PROBLEM REQUIREMENTS: From the line that includes "In this image featuring" to the last line of the data, quote each line precisely; both boundary lines belong in the answer.

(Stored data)
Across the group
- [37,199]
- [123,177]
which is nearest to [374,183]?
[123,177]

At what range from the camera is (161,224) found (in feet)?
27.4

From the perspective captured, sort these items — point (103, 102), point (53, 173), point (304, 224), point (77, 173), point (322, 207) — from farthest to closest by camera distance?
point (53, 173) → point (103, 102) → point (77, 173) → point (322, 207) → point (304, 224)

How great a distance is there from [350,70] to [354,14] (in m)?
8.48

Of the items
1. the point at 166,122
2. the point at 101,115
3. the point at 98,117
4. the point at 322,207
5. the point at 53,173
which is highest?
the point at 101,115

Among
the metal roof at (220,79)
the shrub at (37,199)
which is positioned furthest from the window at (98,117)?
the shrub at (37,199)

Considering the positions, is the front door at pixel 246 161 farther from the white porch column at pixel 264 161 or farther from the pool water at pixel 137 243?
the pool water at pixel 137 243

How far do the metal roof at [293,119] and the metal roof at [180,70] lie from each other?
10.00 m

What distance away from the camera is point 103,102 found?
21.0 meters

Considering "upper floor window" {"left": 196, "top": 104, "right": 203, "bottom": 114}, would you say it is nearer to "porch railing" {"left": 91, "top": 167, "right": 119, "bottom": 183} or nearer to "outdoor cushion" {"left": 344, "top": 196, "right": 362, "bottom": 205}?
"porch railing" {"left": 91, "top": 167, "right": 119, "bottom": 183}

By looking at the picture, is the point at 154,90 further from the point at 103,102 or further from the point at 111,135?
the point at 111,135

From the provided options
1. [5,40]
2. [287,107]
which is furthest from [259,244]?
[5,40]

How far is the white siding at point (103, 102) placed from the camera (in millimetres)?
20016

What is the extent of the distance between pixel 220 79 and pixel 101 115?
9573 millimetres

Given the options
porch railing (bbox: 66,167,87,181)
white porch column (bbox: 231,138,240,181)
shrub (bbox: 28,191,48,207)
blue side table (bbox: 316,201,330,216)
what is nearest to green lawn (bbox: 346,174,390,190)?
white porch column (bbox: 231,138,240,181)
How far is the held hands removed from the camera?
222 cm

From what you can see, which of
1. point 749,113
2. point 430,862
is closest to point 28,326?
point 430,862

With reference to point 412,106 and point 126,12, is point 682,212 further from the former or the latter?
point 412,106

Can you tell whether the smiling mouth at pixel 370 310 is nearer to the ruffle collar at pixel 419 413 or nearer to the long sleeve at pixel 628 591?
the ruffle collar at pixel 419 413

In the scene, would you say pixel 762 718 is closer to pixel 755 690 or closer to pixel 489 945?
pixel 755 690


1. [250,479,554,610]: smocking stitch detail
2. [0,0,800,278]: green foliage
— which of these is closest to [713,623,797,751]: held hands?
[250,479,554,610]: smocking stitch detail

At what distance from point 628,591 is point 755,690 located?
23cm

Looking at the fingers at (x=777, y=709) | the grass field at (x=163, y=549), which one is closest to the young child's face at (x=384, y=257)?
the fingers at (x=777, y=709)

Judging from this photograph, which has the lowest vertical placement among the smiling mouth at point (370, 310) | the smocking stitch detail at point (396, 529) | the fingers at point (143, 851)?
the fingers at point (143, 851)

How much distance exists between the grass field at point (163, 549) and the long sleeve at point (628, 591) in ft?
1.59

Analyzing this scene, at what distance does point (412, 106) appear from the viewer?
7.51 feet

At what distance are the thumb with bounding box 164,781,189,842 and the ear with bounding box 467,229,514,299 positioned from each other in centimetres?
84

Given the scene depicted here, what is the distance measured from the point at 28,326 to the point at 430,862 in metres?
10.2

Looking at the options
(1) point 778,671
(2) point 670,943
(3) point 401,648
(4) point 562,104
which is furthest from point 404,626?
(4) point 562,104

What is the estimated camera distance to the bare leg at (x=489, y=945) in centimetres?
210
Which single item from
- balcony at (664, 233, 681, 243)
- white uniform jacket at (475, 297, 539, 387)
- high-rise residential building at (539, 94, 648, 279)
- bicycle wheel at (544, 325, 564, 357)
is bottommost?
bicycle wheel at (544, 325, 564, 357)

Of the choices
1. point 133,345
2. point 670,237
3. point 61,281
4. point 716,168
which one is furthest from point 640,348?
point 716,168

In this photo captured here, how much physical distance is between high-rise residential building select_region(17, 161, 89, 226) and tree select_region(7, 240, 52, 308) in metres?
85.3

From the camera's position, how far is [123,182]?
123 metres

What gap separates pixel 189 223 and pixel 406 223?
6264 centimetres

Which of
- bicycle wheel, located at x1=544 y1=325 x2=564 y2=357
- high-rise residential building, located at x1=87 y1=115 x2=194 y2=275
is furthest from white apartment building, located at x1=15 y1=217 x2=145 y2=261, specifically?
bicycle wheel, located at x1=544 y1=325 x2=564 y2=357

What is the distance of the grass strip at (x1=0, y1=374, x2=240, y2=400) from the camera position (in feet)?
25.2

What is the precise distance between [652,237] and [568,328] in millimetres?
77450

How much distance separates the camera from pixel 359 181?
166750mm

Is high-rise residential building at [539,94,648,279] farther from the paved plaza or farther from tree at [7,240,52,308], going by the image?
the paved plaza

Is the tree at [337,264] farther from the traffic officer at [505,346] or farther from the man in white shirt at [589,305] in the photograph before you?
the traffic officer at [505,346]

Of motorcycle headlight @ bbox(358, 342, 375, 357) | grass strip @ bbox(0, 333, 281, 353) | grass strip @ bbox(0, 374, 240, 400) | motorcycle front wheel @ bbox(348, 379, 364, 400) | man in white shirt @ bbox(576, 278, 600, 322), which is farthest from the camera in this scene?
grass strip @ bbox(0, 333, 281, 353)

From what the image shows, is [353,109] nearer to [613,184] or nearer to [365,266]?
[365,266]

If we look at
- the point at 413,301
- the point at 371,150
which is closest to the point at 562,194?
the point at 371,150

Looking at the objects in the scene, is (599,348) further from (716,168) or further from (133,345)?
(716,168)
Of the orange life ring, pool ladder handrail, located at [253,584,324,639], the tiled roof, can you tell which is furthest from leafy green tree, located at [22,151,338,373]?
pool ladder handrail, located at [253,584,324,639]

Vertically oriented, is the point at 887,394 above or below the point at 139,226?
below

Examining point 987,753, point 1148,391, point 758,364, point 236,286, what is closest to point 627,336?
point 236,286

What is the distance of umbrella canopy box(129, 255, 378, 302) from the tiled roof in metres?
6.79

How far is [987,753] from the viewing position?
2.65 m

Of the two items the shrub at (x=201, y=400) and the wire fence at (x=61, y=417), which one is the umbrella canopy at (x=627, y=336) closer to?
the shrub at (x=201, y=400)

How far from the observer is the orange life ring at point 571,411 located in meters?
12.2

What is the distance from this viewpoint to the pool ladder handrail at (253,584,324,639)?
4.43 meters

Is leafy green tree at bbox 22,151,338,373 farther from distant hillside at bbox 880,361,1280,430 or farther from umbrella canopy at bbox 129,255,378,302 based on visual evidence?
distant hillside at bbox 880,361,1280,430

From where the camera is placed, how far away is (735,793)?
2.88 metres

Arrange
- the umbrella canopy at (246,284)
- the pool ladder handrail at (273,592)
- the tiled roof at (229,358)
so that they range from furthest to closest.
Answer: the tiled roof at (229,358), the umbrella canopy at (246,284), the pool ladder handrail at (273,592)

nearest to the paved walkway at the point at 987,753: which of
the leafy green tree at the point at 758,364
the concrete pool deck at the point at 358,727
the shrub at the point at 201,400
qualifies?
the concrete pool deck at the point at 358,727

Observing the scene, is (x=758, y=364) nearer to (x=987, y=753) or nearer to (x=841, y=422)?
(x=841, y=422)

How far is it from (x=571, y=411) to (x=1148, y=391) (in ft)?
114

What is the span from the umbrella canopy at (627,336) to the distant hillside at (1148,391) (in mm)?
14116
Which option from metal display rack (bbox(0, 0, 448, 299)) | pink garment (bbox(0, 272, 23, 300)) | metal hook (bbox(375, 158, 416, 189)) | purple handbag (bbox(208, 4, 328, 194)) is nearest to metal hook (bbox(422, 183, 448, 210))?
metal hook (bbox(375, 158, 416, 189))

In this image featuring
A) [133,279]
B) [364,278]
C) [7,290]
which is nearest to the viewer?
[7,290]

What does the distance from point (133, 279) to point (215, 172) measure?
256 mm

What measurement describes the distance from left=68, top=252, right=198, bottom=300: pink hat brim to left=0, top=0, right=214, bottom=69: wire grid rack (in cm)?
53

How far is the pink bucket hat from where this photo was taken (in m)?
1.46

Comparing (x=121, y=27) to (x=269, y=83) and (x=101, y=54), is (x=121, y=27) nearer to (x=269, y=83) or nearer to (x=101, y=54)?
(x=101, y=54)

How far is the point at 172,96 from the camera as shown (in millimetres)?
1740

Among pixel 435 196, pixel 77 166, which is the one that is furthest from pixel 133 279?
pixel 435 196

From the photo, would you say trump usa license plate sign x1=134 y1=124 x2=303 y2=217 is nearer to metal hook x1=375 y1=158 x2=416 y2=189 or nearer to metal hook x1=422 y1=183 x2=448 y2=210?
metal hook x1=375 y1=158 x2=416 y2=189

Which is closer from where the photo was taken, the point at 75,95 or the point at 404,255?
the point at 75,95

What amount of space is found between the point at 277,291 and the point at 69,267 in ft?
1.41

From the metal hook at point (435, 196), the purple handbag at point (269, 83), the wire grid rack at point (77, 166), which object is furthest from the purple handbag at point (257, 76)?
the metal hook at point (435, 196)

EXPECTED OUTPUT:
In this image featuring
A) [133,279]
B) [364,278]
C) [7,290]
which is nearest to the viewer?
[7,290]

What does the distance from point (133, 279) to point (215, 172) measure?
256 mm

What measurement describes the distance from left=68, top=252, right=198, bottom=300: pink hat brim to left=0, top=0, right=214, bottom=69: wire grid rack (in cm)?
53

How far is the pink bucket hat from where this photo was taken (in m)?
1.46

Comparing (x=121, y=27) to (x=269, y=83) and (x=101, y=54), is (x=121, y=27) nearer to (x=269, y=83) or nearer to (x=101, y=54)?
(x=101, y=54)

How far is the point at 172,96 from the camera as shown (in millimetres)?
1740

Among pixel 435 196, pixel 77 166, which is the one that is furthest from pixel 133 279?
pixel 435 196

From the photo, would you say trump usa license plate sign x1=134 y1=124 x2=303 y2=217 is nearer to metal hook x1=375 y1=158 x2=416 y2=189 or nearer to metal hook x1=422 y1=183 x2=448 y2=210?
metal hook x1=375 y1=158 x2=416 y2=189

Which is closer from where the photo was taken, the point at 75,95 or the point at 404,255?
the point at 75,95

What amount of space is found between the point at 277,291 and the point at 69,267 in ft?
1.41

From the metal hook at point (435, 196), the purple handbag at point (269, 83), the wire grid rack at point (77, 166), which object is furthest from the purple handbag at point (257, 76)?
the metal hook at point (435, 196)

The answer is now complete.